All API integrations authenticate using a Client Account API key passed via the X-API-Key header. This is the only supported authentication method for server-to-server integrations.


Client Account API Key

A Client Account is a named service credential created by your tenant admin. It is entirely separate from user accounts — there is no email, password, or login flow. Think of it as a named API credential for a specific integration.

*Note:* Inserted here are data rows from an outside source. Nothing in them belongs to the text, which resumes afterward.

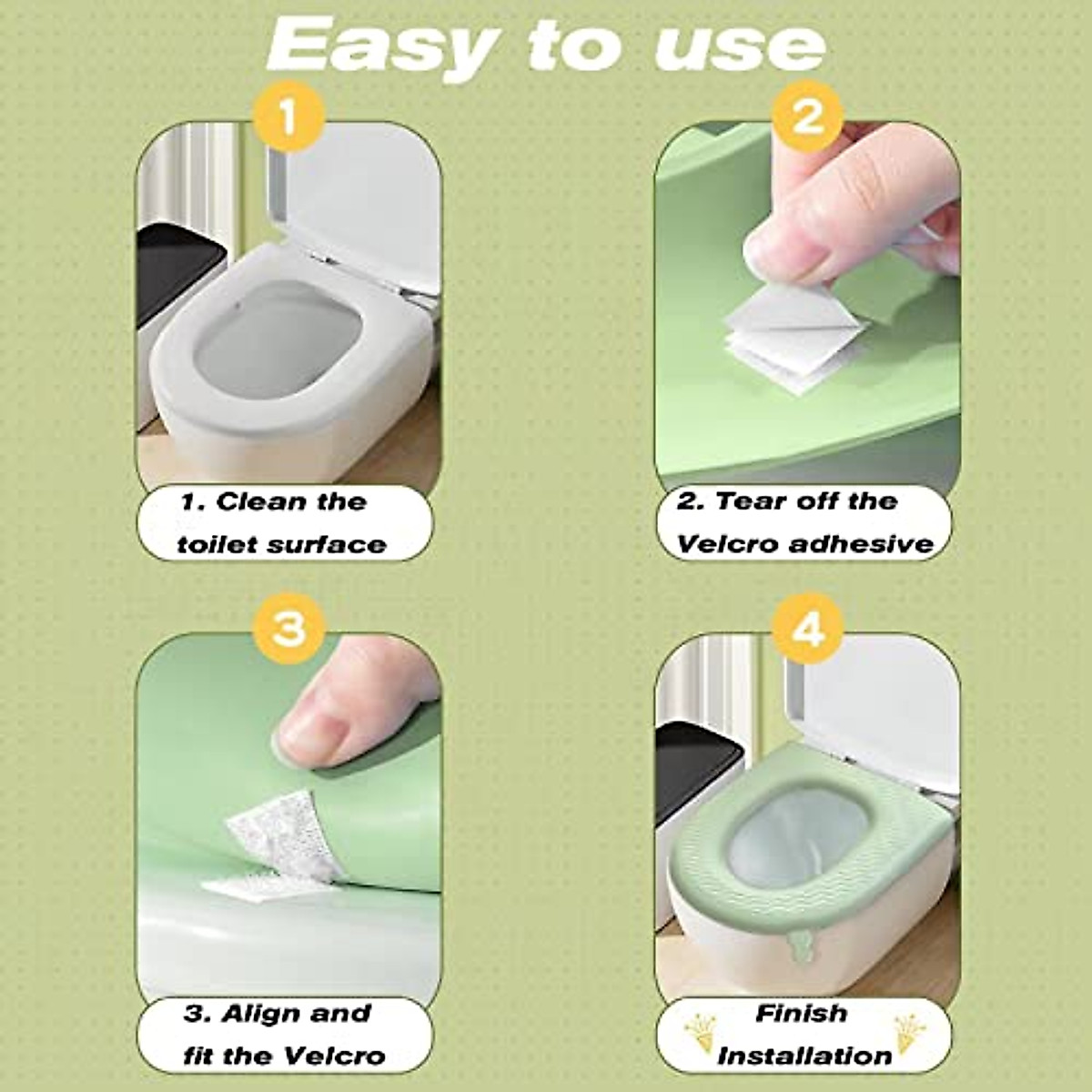 Easy to use

1

1. Clean the toilet surface

2

2. Tear off the Velcro adhesive

3

3. Align and fit the Velcro

4

Finish Installation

A Client Account encapsulates:

  • A unique API key (rn_<base64url>, 46 chars)
  • A configurable per-minute request limit (MaxRPM)
  • Access to specific supplier accounts and filter profiles
  • Association with a client organisation and tenant

Getting your API key

Your tenant admin creates a Client Account for your integration. The raw API key is shown only once at creation time — store it immediately in a secure secrets manager. If the key is lost, the admin can rotate it via rollApiKey.

Using the API key

Include the key in the X-API-Key header on every GraphQL request:

POST /graphql HTTP/1.1
X-API-Key: rn_xxxxxxxxxxxxxxxxxxxxxxxxxxxxxxxxxxxxxxxxxxxxxxx
Content-Type: application/json

{"query": "{ checkHotels(input: { ... }) { hotels { ... } } }"}

Keys start with rn_ followed by 43 characters of base64url-encoded random bytes. They are stored server-side as SHA-256 hashes — the plaintext key is never retained after creation.

Client Account API keys have access to the hotel booking operations: checkHotels, checkRate, bookRate, cancelBooking, amendBooking, checkBooking, and booking.

Keep API keys secret

Do not commit API keys to source control, include them in client-side code, or log them. If a key is exposed, ask your tenant admin to roll it immediately.

Rate limiting

Requests authenticated with an API key are rate-limited per Client Account based on the configured MaxRPM value. Exceeding the limit returns HTTP 429 Too Many Requests with a Retry-After: 60 header.


JWT bearer token (frontend / UI only)

JWT bearer tokens issued by the login mutation are used by the RateNet frontend application and are not the intended mechanism for programmatic API integrations.

Note

If you are building a custom frontend or UI on top of RateNet and need user-level authentication (email + password, session management, role-based UI access), use the login mutation to obtain a JWT and pass it as Authorization: Bearer <token>. For all other integrations, use a Client Account API key.


Error responses

An errors entry with "UNAUTHENTICATED" code indicates a missing or invalid credential. A 403 Forbidden / "FORBIDDEN" code indicates the credential is valid but lacks access to that operation.